Она стала для них больным местом, собственность: ее Рэй охраняет каждый день. Он так и не смог убедить жену, что преследование за кражу чужих идей — это лучший способ сделать всех богаче. Алкоголь тоже не помогает уровню дискуссии.
— Моя личная собственность. Может, мне теперь устроить, блин, гаражную распродажу?
Дороти плохо от ее работы. Люди судятся друг с другом, а она должна фиксировать каждую клевету на своей узкой стенографической машине, слово за словом и как можно точнее. Больше всего на свете она хочет ребенка. Ребенок дал бы ей наконец осмысленную работу. Но теперь и это невозможно, а потому ей тоже хочется кого-нибудь засудить.
Рэй превратил в настоящее искусство умение оставаться спокойным под ее нападками. Не в первый раз он говорит себе, что ничего у нее не забрал. И более того… Но он сразу отказывается от этой мысли. Таково его право — не размышлять о том, о чем вполне справедливо размышлять.
Но ему и не надо. Она все сделала за него. Рэй щелкает кнопкой, открывается гараж. Они въезжают внутрь.
— Ты должен меня бросить, — говорит она.
— Дороти. Пожалуйста, перестань. Ты сводишь меня с ума.
— Я серьезно. Оставь меня. Поезжай куда-нибудь. Найди кого-нибудь, заведи нормальную семью. Мужчины так поступают постоянно. Да блин, парни могут и в восемьдесят обрюхатить какую-нибудь крошку.

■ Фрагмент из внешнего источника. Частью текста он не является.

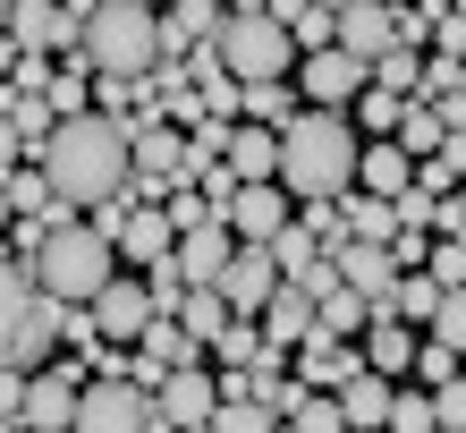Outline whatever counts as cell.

И я не буду возражать, Рэй. Серьезно. Так будет справедливо. Ты же всегда ратуешь за справедливость, разве нет? Да надо же! Он ничего не говорит. Ему нечего сказать в свою защиту.
У Рэя есть только тишина. Его первое и последнее лучшее оружие.
Они подходят к парадной двери. «Какая помойка», — думают оба, но никому ничего не надо говорить. Они сбрасывают вещи на кушетку и отправляются наверх, где снимают одежду, каждый в отдельной гардеробной. Они стоят у своих раковин, чистят зубы. Сегодня было их самое лучшее выступление. Театр приличных размеров, буря аплодисментов. Вызовы на бис.
Дороти ставит одну ногу перед другой, подчеркнуто, как будто полиция — ее муж — заставляет ее пройти по прямой линии. Она поднимает зубную щетку ко рту, машет ей, затем разражается слезами, прикусывая один конец пластиковой палочки и сжав в руке другой.